No. The two provisions answer different questions. Section 2(1)(d) BSA settles the categorical question — is the electronic record a document? Yes, by definition. Section 63 BSA settles the admissibility question — is this electronic record admissible without the original being produced? Only if the certificate condition is satisfied. The two questions are independent. A WhatsApp message is a document under Section 2(1)(d), but its admissibility as evidence depends on the Section 63 certificate when a screenshot or printout is tendered in lieu of the original device.
How does the BSA's expanded definition affect the case law on tape recordings under the IEA?

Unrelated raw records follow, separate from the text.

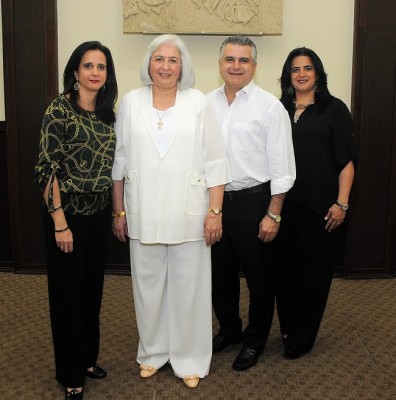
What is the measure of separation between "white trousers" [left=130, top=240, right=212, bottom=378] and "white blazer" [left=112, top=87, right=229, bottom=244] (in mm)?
123

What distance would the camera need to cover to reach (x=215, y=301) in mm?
2764

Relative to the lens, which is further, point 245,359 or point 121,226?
point 245,359

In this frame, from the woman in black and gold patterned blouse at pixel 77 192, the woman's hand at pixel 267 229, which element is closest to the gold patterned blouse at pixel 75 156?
the woman in black and gold patterned blouse at pixel 77 192

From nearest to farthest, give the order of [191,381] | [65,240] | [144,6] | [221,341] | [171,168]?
[65,240] → [171,168] → [191,381] → [221,341] → [144,6]

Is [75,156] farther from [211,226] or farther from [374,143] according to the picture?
[374,143]

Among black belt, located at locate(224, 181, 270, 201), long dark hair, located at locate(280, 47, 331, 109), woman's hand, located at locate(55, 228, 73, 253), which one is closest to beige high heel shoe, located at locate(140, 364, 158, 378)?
woman's hand, located at locate(55, 228, 73, 253)

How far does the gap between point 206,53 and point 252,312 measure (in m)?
2.11

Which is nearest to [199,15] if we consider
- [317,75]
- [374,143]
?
[317,75]

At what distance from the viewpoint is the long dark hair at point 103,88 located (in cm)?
216

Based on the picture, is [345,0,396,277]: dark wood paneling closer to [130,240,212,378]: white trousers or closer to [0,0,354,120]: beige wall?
[0,0,354,120]: beige wall

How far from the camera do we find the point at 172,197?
2.24 metres

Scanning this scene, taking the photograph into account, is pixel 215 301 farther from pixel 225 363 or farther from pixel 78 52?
pixel 78 52

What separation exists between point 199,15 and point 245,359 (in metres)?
2.45

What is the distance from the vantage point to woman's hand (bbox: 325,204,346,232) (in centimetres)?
259
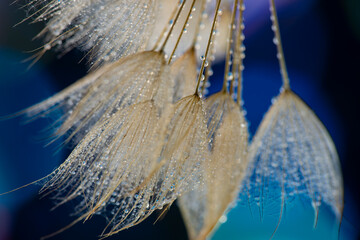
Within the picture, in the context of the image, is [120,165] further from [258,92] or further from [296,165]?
[258,92]

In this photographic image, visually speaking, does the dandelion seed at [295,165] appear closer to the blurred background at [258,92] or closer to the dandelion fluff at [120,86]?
the dandelion fluff at [120,86]

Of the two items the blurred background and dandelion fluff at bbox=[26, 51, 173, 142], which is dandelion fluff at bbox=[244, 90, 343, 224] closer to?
dandelion fluff at bbox=[26, 51, 173, 142]

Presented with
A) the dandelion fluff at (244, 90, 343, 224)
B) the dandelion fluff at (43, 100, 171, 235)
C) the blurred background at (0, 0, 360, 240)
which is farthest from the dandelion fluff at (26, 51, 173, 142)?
the blurred background at (0, 0, 360, 240)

The doctrine carries forward, but on a different conceptual floor. Under the IEA, the Supreme Court in R.M. Malkani v. State of Maharashtra (1973), Ram Singh v. Col. Ram Singh (1986), and R.K. Anand v. Registrar, Delhi High Court (2009) developed three conditions for the admissibility of tape recordings: identification of the voice, proof of accuracy, and absence of tampering. Under the BSA, the tape recording is a document by Section 2(1)(d). The three conditions now operate as conditions of admissibility under Section 63 BSA — they remain valid, but they sit alongside the certificate requirement rather than functioning as the only gatekeepers.

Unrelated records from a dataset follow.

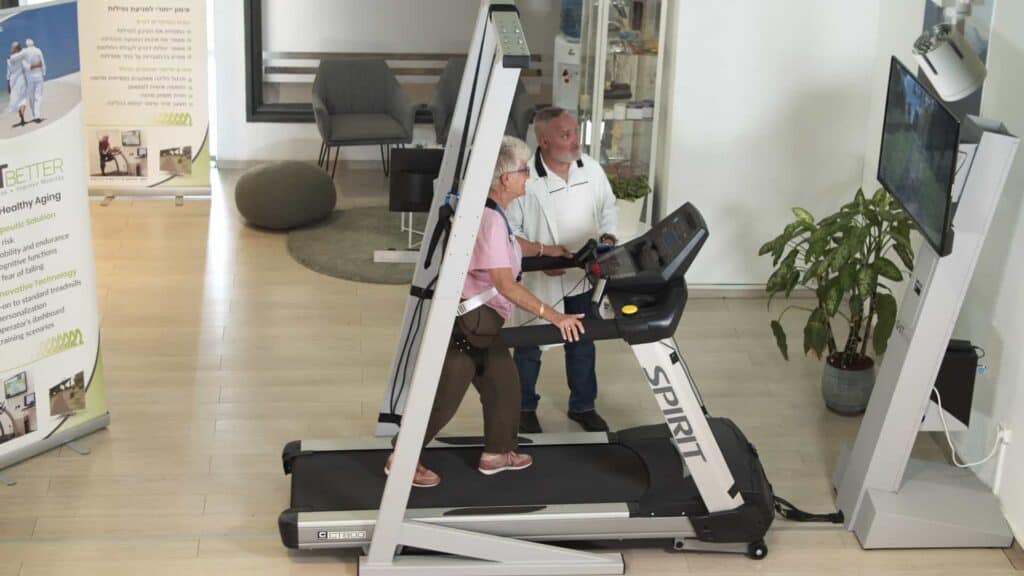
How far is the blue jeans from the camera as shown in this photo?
545cm

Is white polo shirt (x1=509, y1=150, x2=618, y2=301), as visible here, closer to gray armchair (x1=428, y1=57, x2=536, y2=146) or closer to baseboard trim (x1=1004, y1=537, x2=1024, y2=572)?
baseboard trim (x1=1004, y1=537, x2=1024, y2=572)

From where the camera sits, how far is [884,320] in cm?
568

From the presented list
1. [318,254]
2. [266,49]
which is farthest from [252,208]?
[266,49]

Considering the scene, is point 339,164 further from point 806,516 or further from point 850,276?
point 806,516

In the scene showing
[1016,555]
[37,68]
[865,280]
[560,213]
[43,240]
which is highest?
[37,68]

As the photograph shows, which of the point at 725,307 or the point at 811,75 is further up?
the point at 811,75

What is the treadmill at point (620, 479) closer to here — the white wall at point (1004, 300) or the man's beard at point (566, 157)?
the man's beard at point (566, 157)

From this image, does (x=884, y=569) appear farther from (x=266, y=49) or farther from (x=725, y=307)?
(x=266, y=49)

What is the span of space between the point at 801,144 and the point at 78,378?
12.4 ft

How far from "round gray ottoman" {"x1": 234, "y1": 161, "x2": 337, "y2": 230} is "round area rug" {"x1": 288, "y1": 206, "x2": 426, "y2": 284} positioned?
112 mm

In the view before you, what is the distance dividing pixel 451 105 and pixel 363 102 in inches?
25.3

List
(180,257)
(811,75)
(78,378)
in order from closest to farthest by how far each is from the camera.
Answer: (78,378) → (811,75) → (180,257)

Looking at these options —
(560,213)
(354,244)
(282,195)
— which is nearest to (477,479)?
(560,213)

What is the practical effect of the expansion on trial advocacy?
Three effects. First, electronic records can be listed and exhibited in the same way as paper documents — no categorical preface is needed. Second, the objection that an electronic record is 'not a document' is no longer available; the objection must be re-framed as one to admissibility under Section 63 BSA or to relevancy under Sections 3 to 50 BSA. Third, cross-examination on prior digital writings (WhatsApp, emails, chat logs) proceeds under Section 145 BSA without categorical contortions about whether digital messages qualify as 'documents'.
Are computer printouts treated differently under the BSA?
The categorical analysis is cleaner. Under Section 65B IEA, a paper printout of an electronic record was 'deemed to be' a document — a deeming provision necessary because the underlying electronic record was not itself within the IEA's definition. Under Section 2(1)(d) BSA, the underlying electronic record is itself a document, and the printout is a derivative form. The printout's status as secondary evidence is governed by Sections 57 to 60 BSA on primary and secondary evidence, while the conditions for its admissibility (when the original device is not produced) are governed by Section 63 BSA. The deeming-fiction architecture of Section 65B is replaced by a cleaner two-layer structure.